(GIVEN PASSAGE)
SBA Microloan — For Smaller Needs

For businesses needing smaller amounts ($5,000–$50,000), the SBA Microloan program offers affordable capital through nonprofit intermediary lenders. Microloans are particularly well-suited for startups and very small businesses that don't yet qualify for larger SBA programs.

SBA 7(a) Qualification Requirements

Business Requirements

To qualify for an SBA 7(a) loan, your business must meet several baseline criteria:

  • Operate as a for-profit business in the United States
  • Meet SBA size standards for your industry (generally under 500 employees for most industries)
  • Demonstrate a need for financing and an inability to obtain credit elsewhere on reasonable terms
  • Be in good standing with all existing government loans (no SBA defaults)
  • Be in an eligible industry (some are excluded: gambling, lending, speculation)

Financial Requirements

While the SBA doesn't publish a single minimum credit score requirement, most SBA-preferred lenders require:

  • Personal FICO: 650+ (680+ preferred by most lenders)
  • FICO SBSS Score: 155+ for loans over $350,000
  • Time in Business: 2+ years (some lenders accept less)
  • DSCR: 1.25 or higher
  • No recent bankruptcies: Typically 3+ years post-discharge
  • No current federal tax liens

The SBA Loan Application Process: Step by Step

Step 1: Pre-Qualification (1–3 Days)

Before spending weeks on a formal application, confirm you meet the basic criteria. Your Approvd SBA specialist will conduct a pre-qualification review — assessing your credit, revenue, time in business, and loan purpose — to determine your eligibility and identify the specific SBA lenders most likely to approve your request.
(End GIVEN PASSAGE)
(SUPPLIED DATA)
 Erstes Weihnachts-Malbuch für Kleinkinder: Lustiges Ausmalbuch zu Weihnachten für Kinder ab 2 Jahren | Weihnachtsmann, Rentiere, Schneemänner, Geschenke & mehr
(End SUPPLIED DATA)
- TASKS TO PERFORM:
a) From the SBA loan passage, list every factor the pre-qualification review assesses.
b) Copy everything in the SBA loan passage from "The SBA Loan" down to "approve your request." word for word.

- TASK RESULTS:
a)
- Credit
- Revenue
- Time in business
- Loan purpose

b)
The SBA Loan Application Process: Step by Step

Step 1: Pre-Qualification (1–3 Days)

Before spending weeks on a formal application, confirm you meet the basic criteria. Your Approvd SBA specialist will conduct a pre-qualification review — assessing your credit, revenue, time in business, and loan purpose — to determine your eligibility and identify the specific SBA lenders most likely to approve your request.